Aufgenommen mit einfachen Mikrofonen und Geräten im betulichen Heimstudio, verwundert es, dass „Heavy Heavy“ klanglich so gar nicht unbescheiden nach Lo-Fi-Produktion klingt. Nach 15 Jahren der Zusammenarbeit haben Alloysious Massaquoi, Kayus Bankole und G Hastings alles erlebt und diverse Wege gefunden, ihrer wildwuchernden Kunst expressionistisch Ausdruck zu verleihen. „Jede neue Platte muss besser sein als die letzte“, wird Massaquoi zitiert, „das ist die Mentalität. Wenn es nicht besser wäre, würde es nicht herauskommen.“ Wertungen und Rankings sind im Subjektivitätsfeld von Kunst und Kultur per se schon schwierig, bei einer Band wie den Young Fathers potenziert sich das Problem ins Unendliche. Ihre eklektische Mischung aus Hip-Hop, Urban-Sounds, Trip-Hop, Punk, Dub, R&B und - ja! - Glam-Rock-Zitaten (man lauschen etwa dem klanglichen Korpus der Feelgood-Single „I Saw“) will sich nicht greifen lassen und ist gerade deshalb so spannend.
Viele Finten und Details
Songs, wie das mit einem sumpfigen New-Orleans-Feeling angereicherte „Rice“ oder die bereits vor Monaten veröffentlichte Single „Geronimo“, variieren in ihrer Machart so stark, dass sie selbst beim x-ten Hören noch immer Finten und Details offenbaren, die man anfangs noch nicht einmal erahnen konnte.

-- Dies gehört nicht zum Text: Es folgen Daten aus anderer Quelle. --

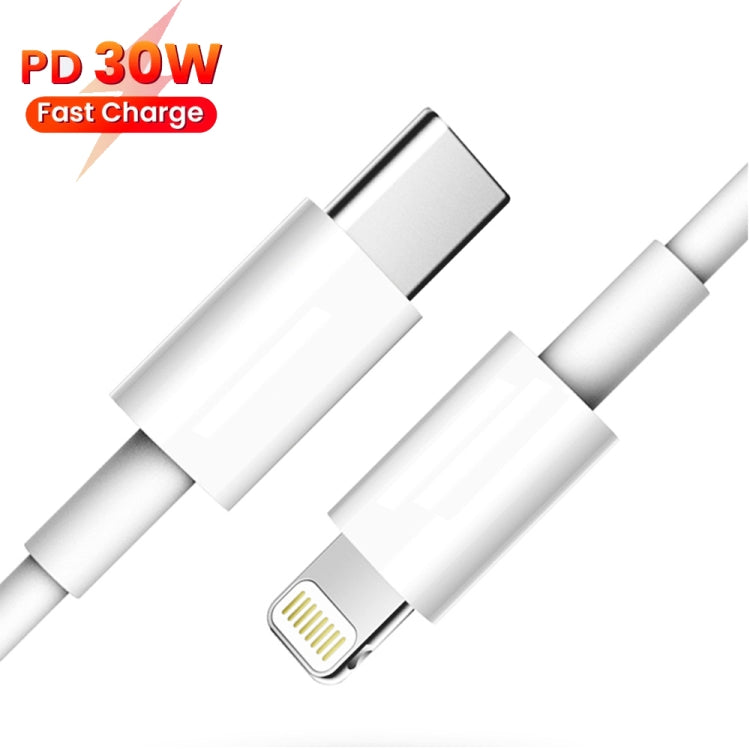 1.5m PD30W USB-C / Type-C to 8 Pin Fast Charging Data Cable for iPhone Series - Normal Style Cable by PMC TechLife | Online Shopping South Africa | PMC TechLife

Auf „Heavy Heavy“ haben die Young Fathers - so das überhaupt möglich ist - sich von den wirklich allerletzten übriggebliebenen Fesseln und Dogmen befreit, um sich jedweder Schubladisierung schon im Ansatz zu entziehen. „Die Leute wollen uns immer in irgendwelche Nischen stecken“, erzählten sie der „Irish Times“ in einem Interview zum neuen Album, „aber wenn du uns fragst, wofür ,Heavy Heavy‘ steht, dann für das Leben. Es geht einfach darum, das Leben zu zelebrieren.“
Dafür strecken die Edinburgher ihre Fühler in lichte Sphären. Den orchestralen Bombast in „Tell Somebody“ hätte man sich so sicher nicht erwartet und das finale „Be Your Lady“ ist eine irrwitzige Achterbahnfahrt zwischen Industrial-Anleihen, einem R&B-Teppich und der kathartischen Endstimmung, die aus diesem wieder viel zu kurzen, aber beeindruckenden Klangvergnügen entlässt. „Ululuation“ hingegen feiert die afrikanischen Wurzeln zweier Bandmitglieder mit einer umfassenden Instrumentierung, die in „Sink Or Swim“ zu einer etwas basischeren Ausrichtung zurückgeht. „Zurück zur Basis“ war auch das vorgegebene Motto bei der Albumproduktion, doch was ist die Basis einer Band, die sich jeglicher Zuschreibung entzieht und wie ein glitschiger Aal durch unterschiedlichste Welten gleitet? Das kontrollierte Chaos und der Mut zur Andersartigkeit sind die entscheidenden Prämissen, die man auf „Heavy Heavy“ so kompromisslos auslebt, als würde man aus dem Nichts sein vorurteilsfreies Debüt auf die Menschen loslassen.
Österreichische Beteiligung
Es ist beeindruckend, mit welcher Ungezwungenheit und Lockerheit die Band sich von nichts und niemand vereinnahmen lässt und damit immer noch zu den spannendsten Acts im großen Teich des alternativen Pop-Kosmos gehört. „Heavy Heavy“ ist ein Gesamterlebnis, das sich auch aus den Videos zusammensetzt, für die (im Falle von „I Saw“) unter anderem auch der österreichisch-nigerianische Multimedia-Künstler David Uzochukwu verantwortlich zeichnet. Die Young Fathers geben weiterhin den Weg für eine goldene Zukunft des politisch und gesellschaftlich aufmerksamen Pop vor, der sich um die Umbrüche der Welt auch ohne mahnenden Zeigefinger und bedrückenden Pessimismus kümmern vermag. Zu einem Österreich-Livetermin kam es bei der gerade stattfindenden Europa-Tour nicht - eine veritable Schande.